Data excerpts
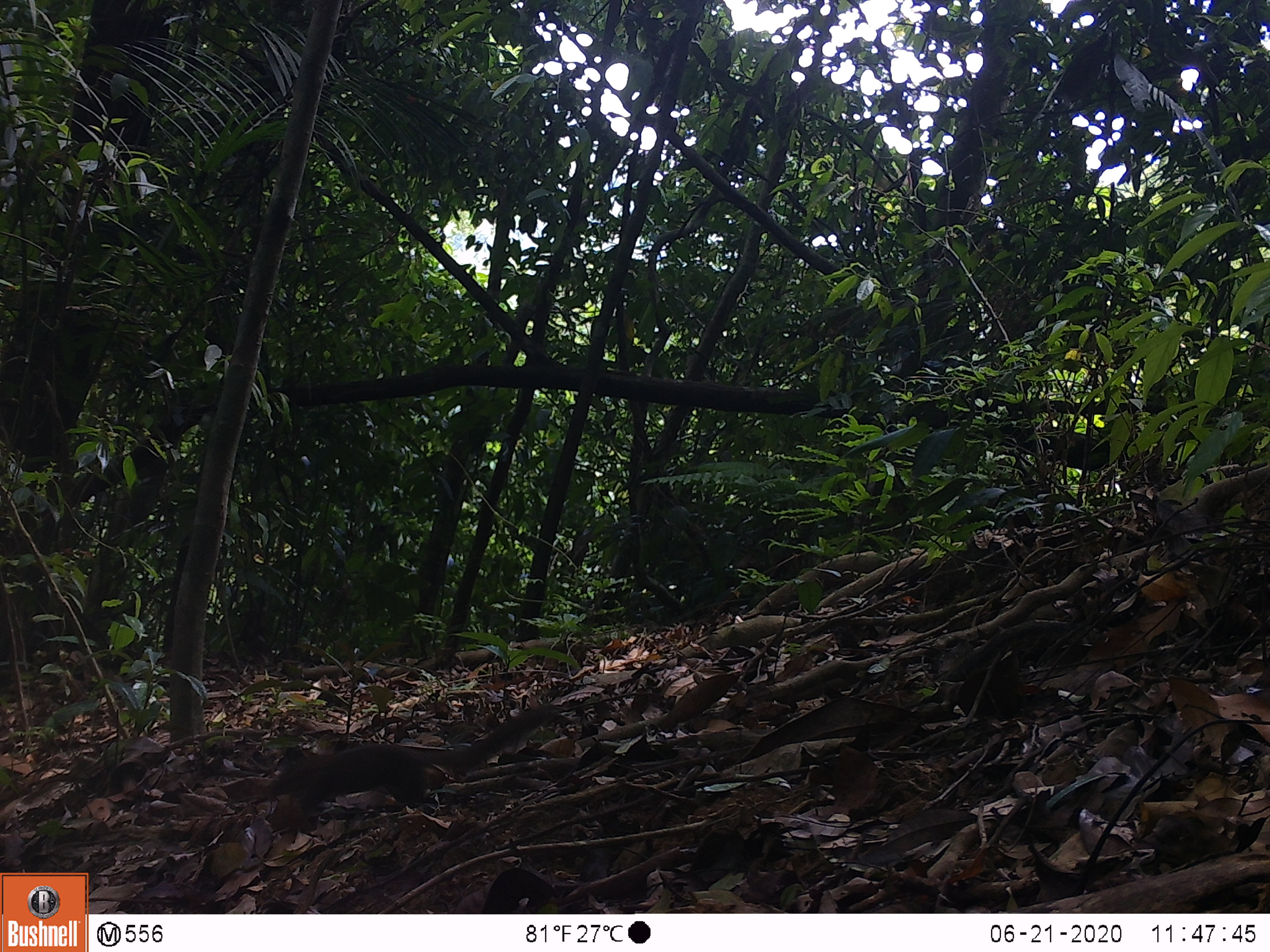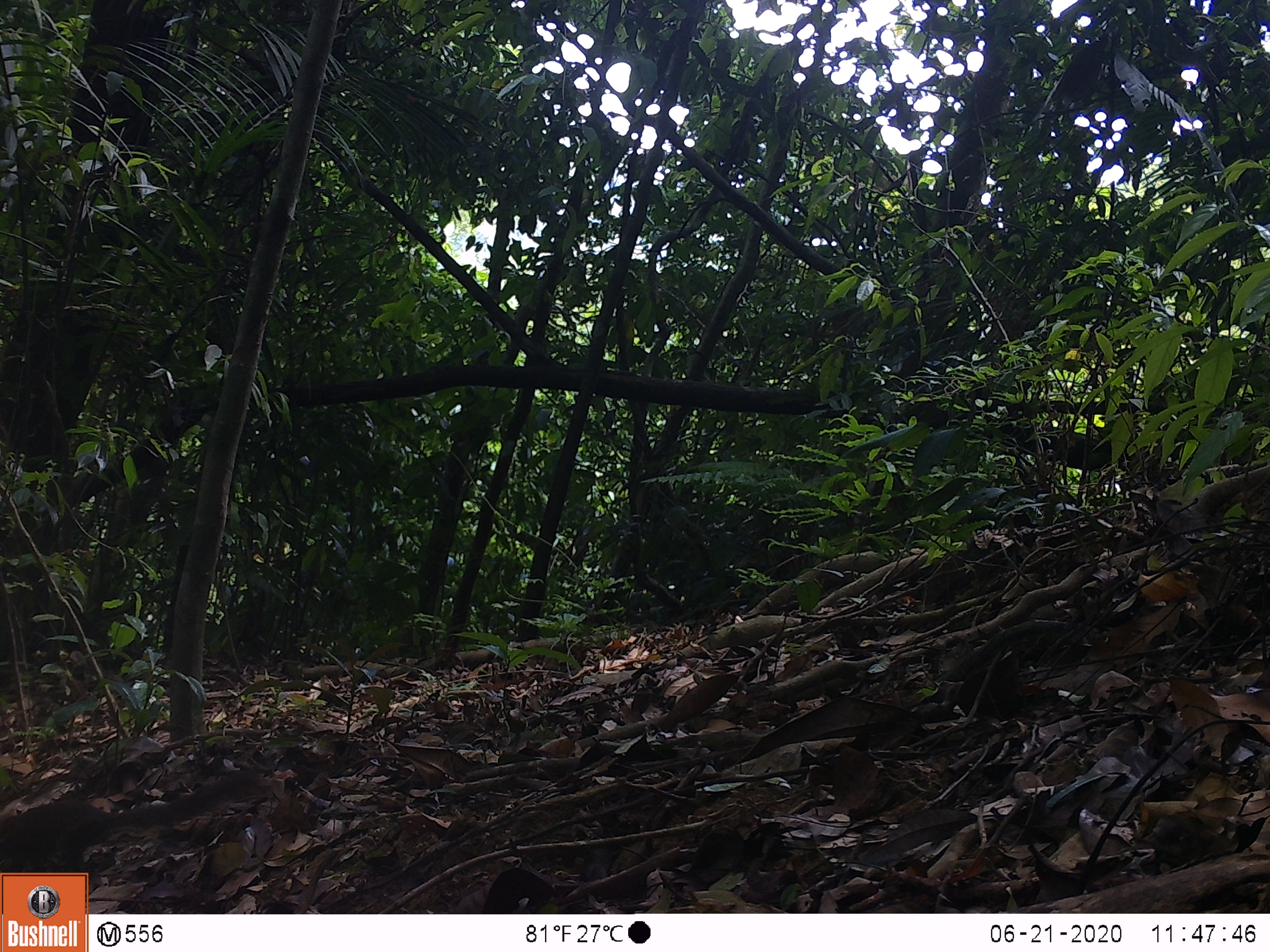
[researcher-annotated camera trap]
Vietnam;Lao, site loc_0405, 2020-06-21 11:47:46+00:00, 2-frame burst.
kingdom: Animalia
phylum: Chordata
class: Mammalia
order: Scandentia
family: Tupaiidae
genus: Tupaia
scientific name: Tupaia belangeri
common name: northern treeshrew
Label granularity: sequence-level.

** Exercise goal **
This task calls for the records to be copied exactly, without pictures.

** Response area **
[researcher-annotated camera trap]
Vietnam;Lao, site loc_0405, 2020-06-21 11:47:46+00:00, 2-frame burst.
kingdom: Animalia
phylum: Chordata
class: Mammalia
order: Scandentia
family: Tupaiidae
genus: Tupaia
scientific name: Tupaia belangeri
common name: northern treeshrew
Label granularity: sequence-level.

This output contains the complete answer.